In an effort to lessen concerns from Huasna Valley residents, a Bakersfield oilman has decided to drill only one exploratory oil and gas well on a property in southern San Luis Obispo County.
Dero Parker, president of Parker Companies Inc., filed an application in January seeking a permit to drill and test up to four wells on two existing pads on the Porter Ranch, a vast property that’s located off Alamo Creek Road north of Highway 166. It overlies the Monterey shale formation.
Parker said this week that he would drill just one well on one of the two pads on the property. No fracking is proposed.
“This is my strongest foot forward to try to prove to those opposed that we are doing everything we can to cooperate and be a good neighbor,” Parker said Tuesday.
But those neighbors — namely, residents of the remote Huasna Valley east of Arroyo Grande — still hold familiar concerns: that Parker’s project, coupled with other oil-related ventures, could change the character of their valley as well as the county.
“It’s important, instead of just taking one project at a time, (to) look at all of the projects and what does it mean for the county as a whole,” said Tracy Del Rio, president of the Huasna Foundation.
In a piece she recently co-authored for the local Sierra Club chapter’s newsletter with Linda Reynolds, chair of the Mesa Refinery Watch steering group, Del Rio called for a moratorium on all pending oil projects in the county until a comprehensive energy plan is debated and implemented.
Meanwhile, county project manager John McKenzie said that planners received Parker’s request to reduce his project Tuesday. They haven’t decided the level of environmental review needed for the project, but McKenzie said the revised plan would reduce potential impacts by 50 percent to 75 percent, depending on the issue.
The amount of water used during the temporary project would decrease, for example, by about 294,000 gallons (if all four wells had been drilled).
Parker estimated that about 98,000 gallons of water would be used per completed well. He also now plans to truck in the water, instead of using an irrigation well located within one mile from the drill site.
To reduce noise impacts to the nearest home, located about a half-mile away, Parker offered to pay for the residents to stay in a hotel while the well is drilled. He hopes a well could be drilled in 10 days or less.
“If they want to go to Santa Barbara and stay at the Four Seasons — I don’t care,” he said.
Parker, frustrated and discouraged, said he’s offered to meet with Huasna Valley residents but was rebuffed. Del Rio said residents are waiting for the county process to proceed and would respond at that time.
“Conducting meetings here and there doesn’t really work for us,” she said. “When we have to respond we’ll respond on paper.”
For his part, Parker said he’s already tried to ease concerns by studying noise, traffic, biological and other impacts of his proposal.

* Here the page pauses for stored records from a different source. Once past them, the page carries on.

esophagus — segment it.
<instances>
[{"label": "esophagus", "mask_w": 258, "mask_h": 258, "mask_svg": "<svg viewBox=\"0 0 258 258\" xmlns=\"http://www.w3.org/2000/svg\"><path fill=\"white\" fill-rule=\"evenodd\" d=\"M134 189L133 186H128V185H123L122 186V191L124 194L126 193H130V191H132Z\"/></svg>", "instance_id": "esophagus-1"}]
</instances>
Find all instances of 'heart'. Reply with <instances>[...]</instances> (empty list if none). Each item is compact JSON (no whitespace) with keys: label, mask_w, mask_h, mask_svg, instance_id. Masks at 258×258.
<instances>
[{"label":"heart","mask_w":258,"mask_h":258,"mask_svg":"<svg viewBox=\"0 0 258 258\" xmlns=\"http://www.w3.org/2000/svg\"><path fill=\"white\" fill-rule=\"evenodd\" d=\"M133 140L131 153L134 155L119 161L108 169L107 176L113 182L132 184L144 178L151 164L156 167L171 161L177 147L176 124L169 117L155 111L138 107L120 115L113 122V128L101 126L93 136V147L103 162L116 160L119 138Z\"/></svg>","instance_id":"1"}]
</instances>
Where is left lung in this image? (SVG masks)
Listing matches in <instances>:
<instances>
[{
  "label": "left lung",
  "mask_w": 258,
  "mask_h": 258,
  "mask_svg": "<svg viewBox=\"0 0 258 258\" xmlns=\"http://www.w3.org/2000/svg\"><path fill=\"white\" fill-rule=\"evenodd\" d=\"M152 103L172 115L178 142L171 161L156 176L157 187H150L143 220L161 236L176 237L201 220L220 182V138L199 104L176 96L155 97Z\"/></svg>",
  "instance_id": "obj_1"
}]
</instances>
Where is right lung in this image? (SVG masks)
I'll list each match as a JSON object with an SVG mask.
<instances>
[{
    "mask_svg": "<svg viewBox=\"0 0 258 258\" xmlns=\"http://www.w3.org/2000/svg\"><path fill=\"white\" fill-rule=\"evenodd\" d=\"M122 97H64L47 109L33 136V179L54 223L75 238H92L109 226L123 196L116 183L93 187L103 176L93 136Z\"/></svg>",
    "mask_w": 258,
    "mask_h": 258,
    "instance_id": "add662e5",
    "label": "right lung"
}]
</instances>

“We’re on a 4,000-acre ranch, pretty much smack dab in the middle in reality, there’s nothing there,” he said. “And it’s an operation that was once approved by this very county.”
Some work was performed under a county permit issued to Phillips Petroleum Co. in 1981 for 10 wells to drill and test for oil. Access roads already exist.
The drilling project area is 778 acres, but Parker has a five-year contract to lease mineral rights on the entire 4,068-acre property. Parker is managing the project; other investors include Canadian-based United Hunter Oil and Gas Corp.; XState Resources, an Australian public company focused on oil and gas exploration and development; and Sacgasco LLC.
The latter investor group is a subsidiary of Australian Oil Co. Ltd., which formed Excelaron in 2007. That oil company tried and failed in 2012 to get the county’s permission to drill as many as 12 oil wells in Huasna Valley.
If testing is successful and he wants to move toward production, Parker would have to apply for another permit from the county.
“It will be horrendous going forward, but if we prove the project is indeed potentially 10 million barrels of oil, then it’s worth going through the process,” Parker said. “The process primarily is mitigating all the concerns that those that live seven to 10 miles away have.”